When the Death Star was blasted into the oblivion of a million bits of debris, it left a bit of a mess to be cleaned up. Of course, no one bothered. They were too busy drinking themselves into a stupor at the Mos Eisley Cantina. The debris ended up doing what most space debris does: floating along in blissful ignorance until a planetary mass exerted an inexorable gravitational pull, thus giving the debris a final, brilliant end as it burned up upon entry into Tatooine (or wherever it happened to end up).
This winter's best meteor showers also happen to be made up of space debris, but their origins are a bit more prosaic. These celestial events happen thanks to comets, which spit off trails of debris, some of which is captured by Earth's gravity, resulting in a show that might not rival the death of the Death Star, but is pretty fine nonetheless.
Here are three of our favorites:
Geminids (Dec. 13-14)
The Geminid event is considered by many to be one of the best showers of the year, generating "falling stars" at the rate of one per minute. Reliable and active, the meteors appear to be from the constellation of Gemini. In reality, they are created by debris from an asteroid, 3200 Paethon. This month promises to be an excellent time to catch the show, with a crescent moon setting early in the evening to ensure maximum viewing opportunities.
Ursids (Dec. 21-22)

_Dataset records_.
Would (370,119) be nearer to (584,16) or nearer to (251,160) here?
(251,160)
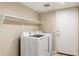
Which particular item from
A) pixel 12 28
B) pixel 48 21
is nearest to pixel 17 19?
pixel 12 28

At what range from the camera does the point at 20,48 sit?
178 centimetres

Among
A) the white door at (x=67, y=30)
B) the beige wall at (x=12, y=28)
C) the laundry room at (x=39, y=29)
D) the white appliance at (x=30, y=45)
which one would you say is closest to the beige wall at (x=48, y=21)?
the laundry room at (x=39, y=29)

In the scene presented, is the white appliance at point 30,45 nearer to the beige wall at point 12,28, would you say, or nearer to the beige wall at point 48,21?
the beige wall at point 12,28

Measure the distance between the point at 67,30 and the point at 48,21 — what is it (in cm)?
58

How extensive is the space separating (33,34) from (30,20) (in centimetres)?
35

_Task instructions_. Please write out everything in the meteor shower piece above from "Here are three" down to "maximum viewing opportunities.", word for word.

_Exercise response_.
Here are three of our favorites:
Geminids (Dec. 13-14)
The Geminid event is considered by many to be one of the best showers of the year, generating "falling stars" at the rate of one per minute. Reliable and active, the meteors appear to be from the constellation of Gemini. In reality, they are created by debris from an asteroid, 3200 Paethon. This month promises to be an excellent time to catch the show, with a crescent moon setting early in the evening to ensure maximum viewing opportunities.